== Task instructions ==
Take the lines below from the first through the one that contains "label granularity: sequence-level" and copy them exactly.

━━━━━━━━━━━━━━━━━━━━

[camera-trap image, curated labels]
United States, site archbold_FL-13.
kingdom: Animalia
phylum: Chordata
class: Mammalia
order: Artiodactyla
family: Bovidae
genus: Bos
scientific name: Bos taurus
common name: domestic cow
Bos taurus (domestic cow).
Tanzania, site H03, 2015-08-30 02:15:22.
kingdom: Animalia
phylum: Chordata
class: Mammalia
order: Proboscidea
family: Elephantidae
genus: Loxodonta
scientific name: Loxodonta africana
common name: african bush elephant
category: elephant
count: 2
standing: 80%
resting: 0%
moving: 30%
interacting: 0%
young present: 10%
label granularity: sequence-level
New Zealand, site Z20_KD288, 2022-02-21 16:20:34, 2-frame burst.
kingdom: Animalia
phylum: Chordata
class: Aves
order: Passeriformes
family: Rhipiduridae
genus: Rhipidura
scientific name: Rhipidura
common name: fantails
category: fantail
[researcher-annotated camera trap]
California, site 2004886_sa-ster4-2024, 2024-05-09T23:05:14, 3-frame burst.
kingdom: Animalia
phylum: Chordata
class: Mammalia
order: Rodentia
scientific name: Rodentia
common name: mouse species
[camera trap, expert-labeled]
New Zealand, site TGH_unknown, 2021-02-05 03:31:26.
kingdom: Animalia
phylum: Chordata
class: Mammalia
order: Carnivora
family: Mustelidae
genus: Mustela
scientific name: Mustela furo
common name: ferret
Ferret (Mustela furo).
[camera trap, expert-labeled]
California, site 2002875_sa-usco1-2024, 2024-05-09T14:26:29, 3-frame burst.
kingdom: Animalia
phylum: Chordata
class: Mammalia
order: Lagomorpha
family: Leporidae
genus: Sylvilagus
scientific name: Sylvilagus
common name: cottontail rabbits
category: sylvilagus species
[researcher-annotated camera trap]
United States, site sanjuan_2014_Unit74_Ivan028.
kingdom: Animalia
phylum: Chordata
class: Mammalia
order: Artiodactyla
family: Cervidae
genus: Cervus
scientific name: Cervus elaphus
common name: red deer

━━━━━━━━━━━━━━━━━━━━

== Answer to this task ==
[camera-trap image, curated labels]
United States, site archbold_FL-13.
kingdom: Animalia
phylum: Chordata
class: Mammalia
order: Artiodactyla
family: Bovidae
genus: Bos
scientific name: Bos taurus
common name: domestic cow
Bos taurus (domestic cow).
Tanzania, site H03, 2015-08-30 02:15:22.
kingdom: Animalia
phylum: Chordata
class: Mammalia
order: Proboscidea
family: Elephantidae
genus: Loxodonta
scientific name: Loxodonta africana
common name: african bush elephant
category: elephant
count: 2
standing: 80%
resting: 0%
moving: 30%
interacting: 0%
young present: 10%
label granularity: sequence-level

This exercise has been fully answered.